Although they’re divorced has Ronnie Biggs been involved in the making of this in any way?
“Apparently Ronnie was aware that this was being made. He can’t speak because he’s had some strokes, but he spelled out two things for Charmian: ‘I love you’ and ‘Do you need any money?’ Which is amazing. Apparently Charmian told him about the project and she squeezed his hand, which she said meant that he approved of the project.”
What would you say to potential critics of this drama?
“Some people might think it’s too sympathetic towards Ronnie, because there’s some stuff we’ve left out. However, we do show all the things that he lost because of his involvement in the robbery. You’ll see the happiness that Ronnie once had and all the ways in which Charmian suffered. At the end of the day it’s not an impersonation, it’s an impressionistic view from Jeff Pope’s script.”

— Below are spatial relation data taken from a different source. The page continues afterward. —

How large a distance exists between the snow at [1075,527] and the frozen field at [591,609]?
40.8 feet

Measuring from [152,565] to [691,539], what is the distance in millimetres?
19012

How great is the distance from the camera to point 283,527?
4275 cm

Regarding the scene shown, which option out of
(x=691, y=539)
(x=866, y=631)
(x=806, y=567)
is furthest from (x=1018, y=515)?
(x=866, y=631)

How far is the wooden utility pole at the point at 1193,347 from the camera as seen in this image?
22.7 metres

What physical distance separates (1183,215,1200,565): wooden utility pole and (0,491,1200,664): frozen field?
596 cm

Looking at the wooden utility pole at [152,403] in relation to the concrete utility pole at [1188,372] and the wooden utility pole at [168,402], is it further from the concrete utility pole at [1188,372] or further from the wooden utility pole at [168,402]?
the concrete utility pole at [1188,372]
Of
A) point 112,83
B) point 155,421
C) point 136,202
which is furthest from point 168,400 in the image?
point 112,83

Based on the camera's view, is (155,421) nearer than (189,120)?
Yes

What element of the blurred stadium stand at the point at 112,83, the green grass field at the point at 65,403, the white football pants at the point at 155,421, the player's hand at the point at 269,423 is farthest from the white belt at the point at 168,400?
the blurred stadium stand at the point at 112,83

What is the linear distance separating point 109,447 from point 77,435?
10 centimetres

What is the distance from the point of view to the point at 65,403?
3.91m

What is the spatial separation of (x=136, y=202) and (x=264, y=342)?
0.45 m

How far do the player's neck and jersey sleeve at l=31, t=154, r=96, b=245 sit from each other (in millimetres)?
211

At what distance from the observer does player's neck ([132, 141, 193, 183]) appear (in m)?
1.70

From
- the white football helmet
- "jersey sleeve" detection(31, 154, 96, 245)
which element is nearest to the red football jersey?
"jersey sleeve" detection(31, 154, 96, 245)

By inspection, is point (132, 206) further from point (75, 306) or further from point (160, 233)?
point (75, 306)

Do you know what happened to his share of the money?
“By the time they got to Australia all the money from the robbery had gone. Ronnie had spent it on plastic surgery and other things – and everyone had taken their piece of it. By the time he got to Brazil he had next to nothing. But he was one of those people who could make the best out of any situation. When he was kidnapped in 1981 he befriended the people on the boat!”
Did you enjoy working with Sheridan Smith, who plays Charmian?
“It’s been such a joy to work with someone so committed, professional and talented. Sheridan’s been doing great theatre recently, but she’s been more renowned for her comedy work, and she’s really brilliant in this.”
What else have you enjoyed about playing Ronnie Biggs?
“It’s great to play ambiguous characters, who could be heroes or villains, because that’s what we all are, aren’t we? I think Ronnie was one of those people who brought out the best in anyone, but no one’s black and white. It’s interesting how Ronnie decays in Rio after the death of his first child, Nicky, in a car accident in Australia. That’s when he starts spiralling out of control and taking drugs. I just get the sense that he’s got this self-hatred, but he would never let it show. He was always ‘affable Ron’. I think he always wanted to get back to where he was in Australia.”